Au bout du compte, EDF promet un retour à meilleure fortune pour 2018, qui sera selon lui «l'année du rebond». Car pour 2017, ce sera encore la soupe à la grimace pour les financiers : le groupe s'attend à un exercice «difficile» avec un Ebitda qui va fondre dans une fourchette comprise entre 13,7 et 14,3 milliards d'euros. La nouvelle n'a pas vraiment plu à la Bourse de Paris, où l'action EDF décrochait de 2% ce mardi. En cause, des prix de gros de l'électricité qui vont rester bas l'an prochain et une production nucléaire qui ne dépassera pas 390 à 400 TWh pour cause de nouveaux arrêts de réacteurs pour maintenance.

Jean-Bernard Lévy estime qu'«EDF reste une entreprise extrèmement solide». Mais l'est-elle assez pour faire face au mur d'investissements qui attend le groupe ? Entre les travaux de «grand carénage» pour prolonger la durée de vie de ses centrales, le démantèlement de ses vieux réacteurs ou encore le projet des deux EPR britanniques d'Hinkley Point, EDF va devoir investir au total plus de 165 milliards d’euros d’ici 2025, soit plus de 15 milliards par an, estime Greenpeace…

EDF admet de son côté 10 milliards d'euros d'investissement annuel et met en avant son plan d'économies d'1 milliard d'euros d'ici 2019, qui va notamment se traduire par 5 000 suppresions de postes (sans licenciements). Etude à l’appui, Greenpeace estime qu'il manque aujourd'hui au moins 50 milliards d'euros dans les caisses du groupe pour payer l'addition à venir du nucléaire et parle en conséquence de «faillite» potentielle. Evidemment, EDF dément et défend mordicus la sincérite de ses comptes.

Pour boucler ses fins de mois d'ici 2018, EDF va heureusement pouvoir compter sur une augmentation de capital de 4 milliards d'euros qui devrait être bouclée d'ici la fin du premier trimestre. L'Etat actionnaire, qui détient 85,6% de l'entreprise, y souscrira à hauteur de 3 milliards. Oui, mais après ? «EDF n'est plus en mesure de générer le cash nécessaire pour financer sa fuite en avant dans le nucléaire, le groupe court à la faillite. La seule conclusion qui s'impose, c'est sortir de l'atome pour réinvestir massivement dans les énergies renouvelables qui sont aujourd'hui moins chères et moins risquées», tranche sans surprise Cyrille Cormier, chargé de campagne Energie chez Greenpeace.

Mais EDF n'en prend pas vraiment le chemin.
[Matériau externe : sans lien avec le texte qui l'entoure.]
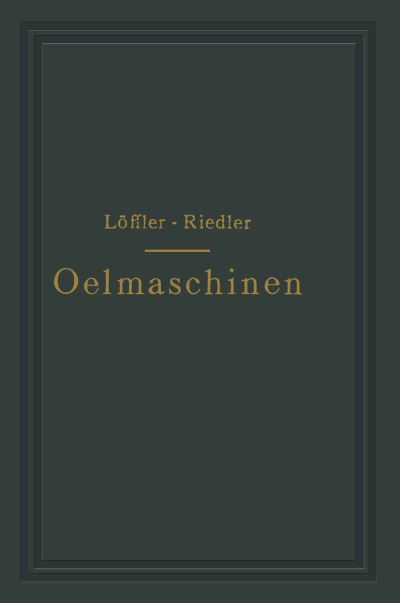 Löffler - Riedler

Oelmaschinen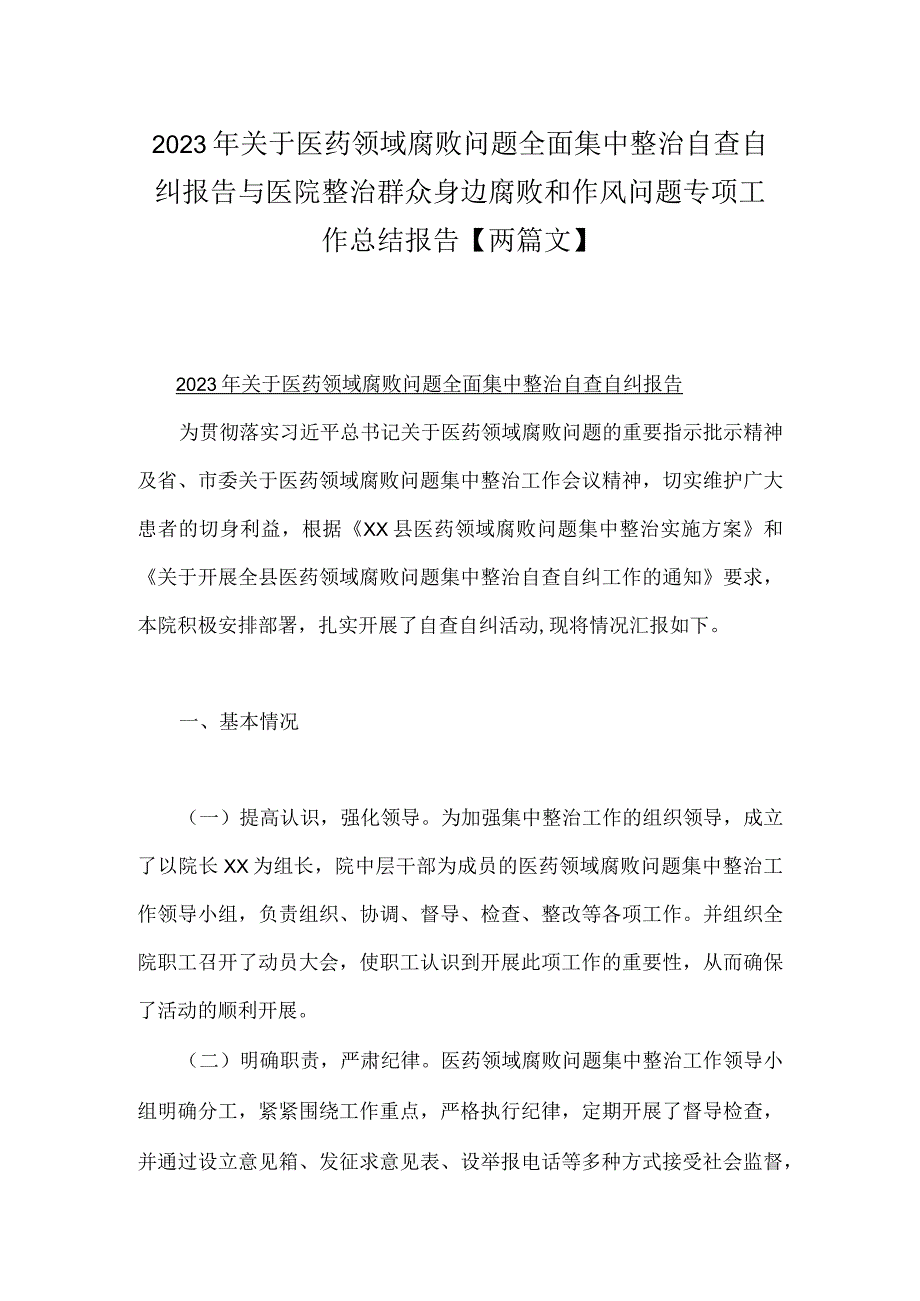 2023年关于医药领域腐败问题全面集中整治自查自纠报告与医院整治群众身边腐败和作风问题专项工作总结报告【两篇文】

2023年关于医药领域腐败问题全面集中整治自查自纠报告

为贯彻落实习近平总书记关于医药领域腐败问题的重要指示批示精神及省、市委关于医药领域腐败问题集中整治工作会议精神，切实维护广大患者的切身利益，根据《XX县医药领域腐败问题集中整治实施方案》和《关于开展全县医药领域腐败问题集中整治自查自纠工作的通知》要求，本院积极安排部署，扎实开展了自查自纠活动,现将情况汇报如下。

一、基本情况

（一）提高认识，强化领导。为加强集中整治工作的组织领导，成立了以院长XX为组长，院中层干部为成员的医药领域腐败问题集中整治工作领导小组，负责组织、协调、督导、检查、整改等各项工作。并组织全院职工召开了动员大会，使职工认识到开展此项工作的重要性，从而确保了活动的顺利开展。

（二）明确职责，严肃纪律。医药领域腐败问题集中整治工作领导小组明确分工，紧紧围绕工作重点，严格执行纪律，定期开展了督导检查，并通过设立意见箱、发征求意见表、设举报电话等多种方式接受社会监督，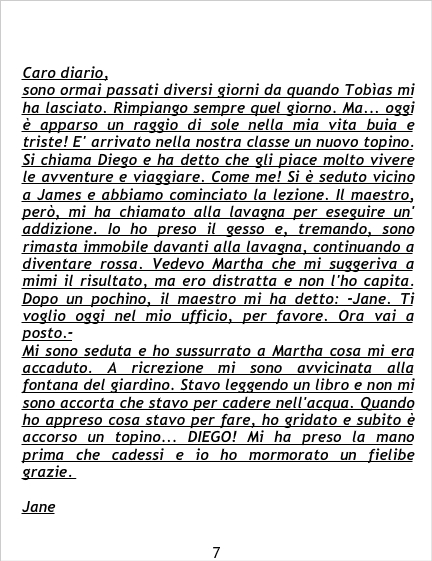 Caro diario,
sono ormai passati diversi giorni da quando Tobìas mi ha lasciato. Rimpiango sempre quel giorno. Ma... oggi è apparso un raggio di sole nella mia vita buia e triste! E' arrivato nella nostra classe un nuovo topino. Si chiama Diego e ha detto che gli piace molto vivere le avventure e viaggiare. Come me! Si è seduto vicino a James e abbiamo cominciato la lezione. Il maestro, però, mi ha chiamato alla lavagna per eseguire un' addizione. Io ho preso il gesso e, tremando, sono rimasta immobile davanti alla lavagna, continuando a diventare rossa. Vedevo Martha che mi suggeriva a mimi il risultato, ma ero distratta e non l'ho capita. Dopo un pochino, il maestro mi ha detto: -Jane. Ti voglio oggi nel mio ufficio, per favore. Ora vai a posto.-
Mi sono seduta e ho sussurrato a Martha cosa mi era accaduto. A ricrezione mi sono avvicinata alla fontana del giardino. Stavo leggendo un libro e non mi sono accorta che stavo per cadere nell'acqua. Quando ho appreso cosa stavo per fare, ho gridato e subito è accorso un topino... DIEGO! Mi ha preso la mano prima che cadessi e io ho mormorato un fielibe grazie.

Jane

7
En 2016, les éoliennes et autres fermes solaires d'EDF Energies Nouvelles n'ont contribué qu'à hauteur de 1,1 milliard d'euros aux 71 milliards de chiffre d'affaires du groupe. Et Jean-Bernard Lévy continue à vanter «l’apport inestimable du nucléaire» qui fournit à la France 76% de son électricité «à un prix compétitif» et «des emplois industriels qui se font rares ailleurs». Pour lui, l'après-nucléaire n'est pas pour demain. Enfin, sauf accident.